SOURCE TEXT:
## in vitro COsmid packaging efficiency

The in vitro packaging efficiency is modelled using two decay functions as a function of the packaging substrate length x relative to the wild-type lambda DNA length x. The relative packaging efficiency y is defined such that the wild-type lambda phage DNA has an efficiency of 100%, while an expansion of the substrate size by 10% reduces the efficiency to 0.001 and a reduction of the substrate size by 30% reduces the efficiency to 0.01.

I. For the linear decay model, the relative packaging efficiency is expressed as:

Ln(y) = −30⋅ln(10)⋅(x/x0−1), when x > x0,

Ln(y) = −6.7⋅ln(10)⋅(1-x/x0), when x < x0,

II. For the quadratic decay model, it is given by:

Ln(y) = −300⋅ln(10)⋅(x/x0−1)^2, when x >x0,

Ln(y) = −22.2⋅ln(10)⋅(1-x/x0)^2, when x <x0,

These coefficients were specifically determined to accommodate the boundary conditions where the packaging efficiency is 1 at the wild-type length , and drops to 0.001 when the length is expanded by 10% (x =1.1⋅x) or 0.01 when the length is reduced by 30%(x=0.7*x0), respectively.

WORK TASK: Resume the cosmid packaging efficiency text after its last sentence and keep writing it in the same style. The lines after this come from a different source than the cosmid packaging text.

EXCERPTED DATA:
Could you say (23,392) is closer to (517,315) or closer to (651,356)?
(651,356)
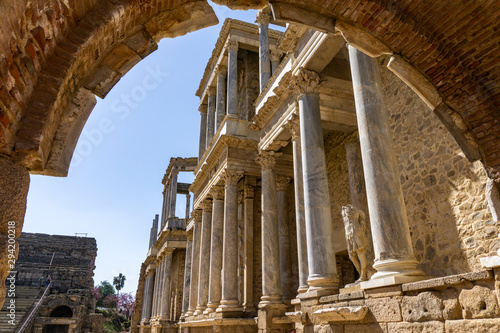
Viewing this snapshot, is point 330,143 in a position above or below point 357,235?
above

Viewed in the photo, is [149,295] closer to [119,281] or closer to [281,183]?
[281,183]

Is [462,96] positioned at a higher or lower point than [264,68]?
lower

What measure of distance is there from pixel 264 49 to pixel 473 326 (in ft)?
42.3

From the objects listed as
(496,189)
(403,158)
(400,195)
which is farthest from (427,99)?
(403,158)

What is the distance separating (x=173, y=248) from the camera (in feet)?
85.8

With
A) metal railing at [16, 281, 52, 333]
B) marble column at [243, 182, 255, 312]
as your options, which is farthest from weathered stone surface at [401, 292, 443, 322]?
metal railing at [16, 281, 52, 333]

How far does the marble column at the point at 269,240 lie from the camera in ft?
37.9

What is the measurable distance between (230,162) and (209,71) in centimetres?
902

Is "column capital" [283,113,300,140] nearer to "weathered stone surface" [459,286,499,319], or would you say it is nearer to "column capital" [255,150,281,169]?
"column capital" [255,150,281,169]

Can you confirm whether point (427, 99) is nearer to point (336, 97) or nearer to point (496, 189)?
point (496, 189)

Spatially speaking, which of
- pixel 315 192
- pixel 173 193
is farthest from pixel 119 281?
pixel 315 192

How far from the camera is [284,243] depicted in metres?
13.5

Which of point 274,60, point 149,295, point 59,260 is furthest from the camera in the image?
point 59,260

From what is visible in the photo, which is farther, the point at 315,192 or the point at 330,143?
the point at 330,143
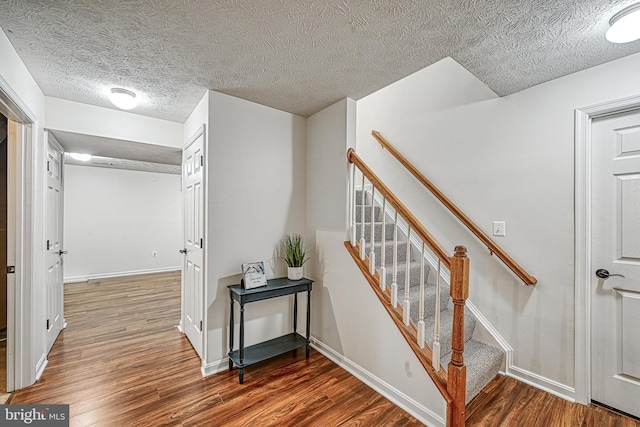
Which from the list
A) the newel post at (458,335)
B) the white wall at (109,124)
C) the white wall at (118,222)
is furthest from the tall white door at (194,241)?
the white wall at (118,222)

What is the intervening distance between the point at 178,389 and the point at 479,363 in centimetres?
226

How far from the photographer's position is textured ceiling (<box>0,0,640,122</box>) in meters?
1.34

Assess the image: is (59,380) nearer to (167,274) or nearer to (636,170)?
(167,274)

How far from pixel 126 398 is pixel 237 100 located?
247 centimetres

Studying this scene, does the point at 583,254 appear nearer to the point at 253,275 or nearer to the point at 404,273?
the point at 404,273

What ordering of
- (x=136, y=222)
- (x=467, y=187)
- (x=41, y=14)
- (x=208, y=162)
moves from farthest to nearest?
1. (x=136, y=222)
2. (x=467, y=187)
3. (x=208, y=162)
4. (x=41, y=14)

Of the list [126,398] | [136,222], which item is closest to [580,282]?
[126,398]

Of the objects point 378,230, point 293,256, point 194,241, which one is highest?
point 378,230

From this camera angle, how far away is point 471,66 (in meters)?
1.83

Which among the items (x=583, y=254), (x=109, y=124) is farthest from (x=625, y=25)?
(x=109, y=124)

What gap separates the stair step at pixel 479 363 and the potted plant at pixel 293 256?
1.35m

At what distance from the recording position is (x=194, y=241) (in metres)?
2.74

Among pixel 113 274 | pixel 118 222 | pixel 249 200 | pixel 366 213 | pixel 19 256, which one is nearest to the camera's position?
pixel 19 256

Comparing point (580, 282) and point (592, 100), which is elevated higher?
point (592, 100)
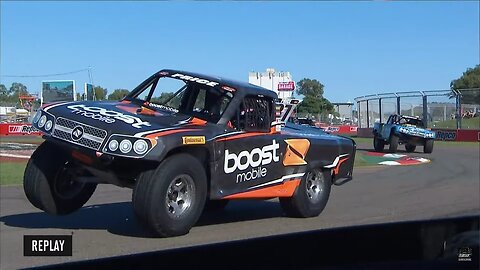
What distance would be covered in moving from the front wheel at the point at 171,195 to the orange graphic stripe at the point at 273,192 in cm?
89

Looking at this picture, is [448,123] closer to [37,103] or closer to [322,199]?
[322,199]

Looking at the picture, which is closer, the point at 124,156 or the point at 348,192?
the point at 124,156

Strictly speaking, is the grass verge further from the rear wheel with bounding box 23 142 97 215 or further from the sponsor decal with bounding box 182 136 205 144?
the rear wheel with bounding box 23 142 97 215

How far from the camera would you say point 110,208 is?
890 centimetres

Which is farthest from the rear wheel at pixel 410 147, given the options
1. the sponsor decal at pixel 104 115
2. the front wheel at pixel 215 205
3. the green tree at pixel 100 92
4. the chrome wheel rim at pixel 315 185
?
the green tree at pixel 100 92

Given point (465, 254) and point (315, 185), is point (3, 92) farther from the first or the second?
point (315, 185)

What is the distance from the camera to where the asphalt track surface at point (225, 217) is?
617 cm

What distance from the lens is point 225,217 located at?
8109 mm

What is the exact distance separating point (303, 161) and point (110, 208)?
3224 mm

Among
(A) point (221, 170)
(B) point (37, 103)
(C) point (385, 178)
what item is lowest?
(C) point (385, 178)

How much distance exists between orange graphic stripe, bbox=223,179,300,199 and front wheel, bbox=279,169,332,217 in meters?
0.12

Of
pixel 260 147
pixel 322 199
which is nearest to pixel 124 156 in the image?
pixel 260 147

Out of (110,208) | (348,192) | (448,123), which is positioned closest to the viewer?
(110,208)

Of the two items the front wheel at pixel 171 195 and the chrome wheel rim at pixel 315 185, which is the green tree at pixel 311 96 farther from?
the chrome wheel rim at pixel 315 185
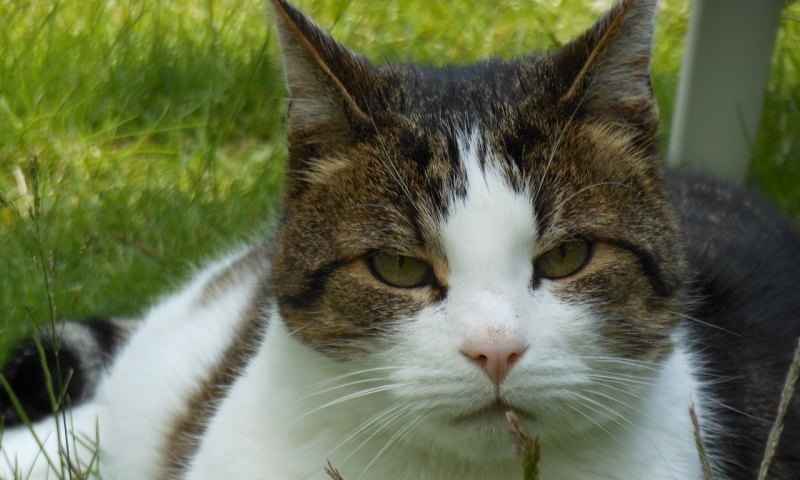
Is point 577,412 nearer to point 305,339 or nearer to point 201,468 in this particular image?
point 305,339

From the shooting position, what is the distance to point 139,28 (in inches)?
178

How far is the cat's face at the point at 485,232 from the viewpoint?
1.78 meters

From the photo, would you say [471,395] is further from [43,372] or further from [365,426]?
[43,372]

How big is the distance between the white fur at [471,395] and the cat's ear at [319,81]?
0.24 m

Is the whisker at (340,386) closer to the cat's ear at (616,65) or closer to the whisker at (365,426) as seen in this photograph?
the whisker at (365,426)

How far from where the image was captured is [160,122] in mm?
4207

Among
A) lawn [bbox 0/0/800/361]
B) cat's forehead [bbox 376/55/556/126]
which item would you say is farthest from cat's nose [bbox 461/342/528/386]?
lawn [bbox 0/0/800/361]

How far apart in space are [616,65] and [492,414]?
2.28 feet

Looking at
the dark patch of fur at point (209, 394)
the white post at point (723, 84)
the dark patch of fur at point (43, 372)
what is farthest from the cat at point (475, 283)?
the white post at point (723, 84)

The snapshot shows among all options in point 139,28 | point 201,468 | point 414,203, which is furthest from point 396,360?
point 139,28

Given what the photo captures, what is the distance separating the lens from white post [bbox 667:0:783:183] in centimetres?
345

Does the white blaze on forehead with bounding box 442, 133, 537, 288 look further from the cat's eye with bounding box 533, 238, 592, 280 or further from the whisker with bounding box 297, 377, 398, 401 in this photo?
the whisker with bounding box 297, 377, 398, 401

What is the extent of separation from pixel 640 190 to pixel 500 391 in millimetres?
523

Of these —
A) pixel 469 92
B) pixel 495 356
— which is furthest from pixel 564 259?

WRITTEN RESPONSE:
Although the packaging process for lambda DNA is highly complex—encompassing factors such as charge repulsion between the densely packed DNA, internal head pressure from the confined DNA, the strength of the packaging motor (terminase), the availability of ATP for energy, the role of ions like magnesium in stabilising the DNA structure within the capsid, and potential termination sequences on the substrate that can halt replication, preventing the synthesis of full-length packagable substrates.—this simplified evaluation is based solely on experimental boundary conditions. It uses the log-linear and log-quadratic decay functions to model packaging efficiency as a function of substrate length, providing a practical approach without delving into the full molecular details.